=== Record extracts ===
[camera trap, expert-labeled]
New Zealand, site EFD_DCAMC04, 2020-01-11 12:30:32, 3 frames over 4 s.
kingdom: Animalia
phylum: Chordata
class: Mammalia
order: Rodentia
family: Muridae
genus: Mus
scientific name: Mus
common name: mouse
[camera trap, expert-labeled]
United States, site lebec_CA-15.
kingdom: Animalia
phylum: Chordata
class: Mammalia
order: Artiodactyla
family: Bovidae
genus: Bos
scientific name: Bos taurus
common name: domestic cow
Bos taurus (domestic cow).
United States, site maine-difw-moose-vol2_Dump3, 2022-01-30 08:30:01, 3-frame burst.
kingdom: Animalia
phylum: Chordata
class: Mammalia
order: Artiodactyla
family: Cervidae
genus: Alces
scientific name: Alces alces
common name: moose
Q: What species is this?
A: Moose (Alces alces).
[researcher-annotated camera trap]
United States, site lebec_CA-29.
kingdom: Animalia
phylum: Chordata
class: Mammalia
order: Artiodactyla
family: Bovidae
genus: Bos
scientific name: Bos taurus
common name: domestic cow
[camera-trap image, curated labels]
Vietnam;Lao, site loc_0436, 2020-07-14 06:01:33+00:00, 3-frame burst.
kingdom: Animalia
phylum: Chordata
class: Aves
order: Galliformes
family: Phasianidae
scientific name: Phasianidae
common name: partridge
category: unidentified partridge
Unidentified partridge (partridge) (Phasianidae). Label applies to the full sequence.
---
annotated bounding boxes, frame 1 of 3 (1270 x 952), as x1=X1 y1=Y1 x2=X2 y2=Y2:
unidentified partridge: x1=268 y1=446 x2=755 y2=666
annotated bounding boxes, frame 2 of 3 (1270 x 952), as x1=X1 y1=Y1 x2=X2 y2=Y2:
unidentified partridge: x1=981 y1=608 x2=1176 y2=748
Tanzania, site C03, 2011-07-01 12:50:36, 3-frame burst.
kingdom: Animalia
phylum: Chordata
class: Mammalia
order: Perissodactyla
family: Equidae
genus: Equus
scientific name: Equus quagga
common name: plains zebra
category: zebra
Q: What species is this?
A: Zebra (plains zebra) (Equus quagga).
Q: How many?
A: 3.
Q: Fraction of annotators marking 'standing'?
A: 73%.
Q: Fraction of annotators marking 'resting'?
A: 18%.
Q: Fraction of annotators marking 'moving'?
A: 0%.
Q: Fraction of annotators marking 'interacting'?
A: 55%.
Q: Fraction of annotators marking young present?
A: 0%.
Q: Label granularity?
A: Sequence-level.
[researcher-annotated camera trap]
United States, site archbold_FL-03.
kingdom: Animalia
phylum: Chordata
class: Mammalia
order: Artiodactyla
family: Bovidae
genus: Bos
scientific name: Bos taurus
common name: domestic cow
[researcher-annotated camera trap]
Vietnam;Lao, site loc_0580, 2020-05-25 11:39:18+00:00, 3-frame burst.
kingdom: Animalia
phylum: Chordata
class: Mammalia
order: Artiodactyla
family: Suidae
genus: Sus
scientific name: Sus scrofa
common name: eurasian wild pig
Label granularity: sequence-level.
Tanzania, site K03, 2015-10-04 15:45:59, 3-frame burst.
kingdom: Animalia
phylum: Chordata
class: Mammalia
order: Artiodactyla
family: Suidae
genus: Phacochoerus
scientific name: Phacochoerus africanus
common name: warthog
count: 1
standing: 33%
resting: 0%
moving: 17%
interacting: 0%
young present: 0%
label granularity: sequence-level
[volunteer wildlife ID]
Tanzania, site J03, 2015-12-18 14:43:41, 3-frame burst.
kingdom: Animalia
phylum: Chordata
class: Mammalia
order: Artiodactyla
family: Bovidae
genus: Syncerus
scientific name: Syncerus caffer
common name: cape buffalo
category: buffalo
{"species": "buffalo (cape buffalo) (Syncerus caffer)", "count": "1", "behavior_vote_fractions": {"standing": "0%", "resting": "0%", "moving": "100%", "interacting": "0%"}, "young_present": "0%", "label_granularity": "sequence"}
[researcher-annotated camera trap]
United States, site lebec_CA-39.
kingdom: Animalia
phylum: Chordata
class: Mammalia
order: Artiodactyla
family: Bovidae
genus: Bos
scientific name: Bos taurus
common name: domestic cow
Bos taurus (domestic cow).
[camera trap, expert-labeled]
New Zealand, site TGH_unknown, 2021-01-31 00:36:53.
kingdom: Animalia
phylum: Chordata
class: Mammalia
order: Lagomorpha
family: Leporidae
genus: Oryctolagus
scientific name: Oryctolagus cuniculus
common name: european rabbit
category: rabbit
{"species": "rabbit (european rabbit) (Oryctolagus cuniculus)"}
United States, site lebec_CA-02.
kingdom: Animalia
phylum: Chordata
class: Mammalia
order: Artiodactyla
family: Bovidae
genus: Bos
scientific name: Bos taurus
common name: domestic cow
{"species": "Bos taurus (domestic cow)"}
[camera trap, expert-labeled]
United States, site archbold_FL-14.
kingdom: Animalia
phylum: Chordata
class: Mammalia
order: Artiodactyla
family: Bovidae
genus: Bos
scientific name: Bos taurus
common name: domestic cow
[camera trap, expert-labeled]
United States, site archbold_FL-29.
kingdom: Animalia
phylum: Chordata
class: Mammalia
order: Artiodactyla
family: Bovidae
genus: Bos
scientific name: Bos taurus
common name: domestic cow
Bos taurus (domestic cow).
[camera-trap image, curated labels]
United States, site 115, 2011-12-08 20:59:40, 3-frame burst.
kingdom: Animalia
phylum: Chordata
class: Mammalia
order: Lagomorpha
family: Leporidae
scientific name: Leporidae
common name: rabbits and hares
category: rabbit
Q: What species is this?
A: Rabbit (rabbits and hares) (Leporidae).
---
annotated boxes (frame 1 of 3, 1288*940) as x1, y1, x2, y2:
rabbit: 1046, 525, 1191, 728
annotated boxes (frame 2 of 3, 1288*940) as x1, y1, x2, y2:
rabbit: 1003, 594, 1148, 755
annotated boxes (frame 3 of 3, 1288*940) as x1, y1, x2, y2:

=== Directions for this task ===
Above are several records. Count the lines among them that contain "caffer" and give only the total.

=== Written reply ===
2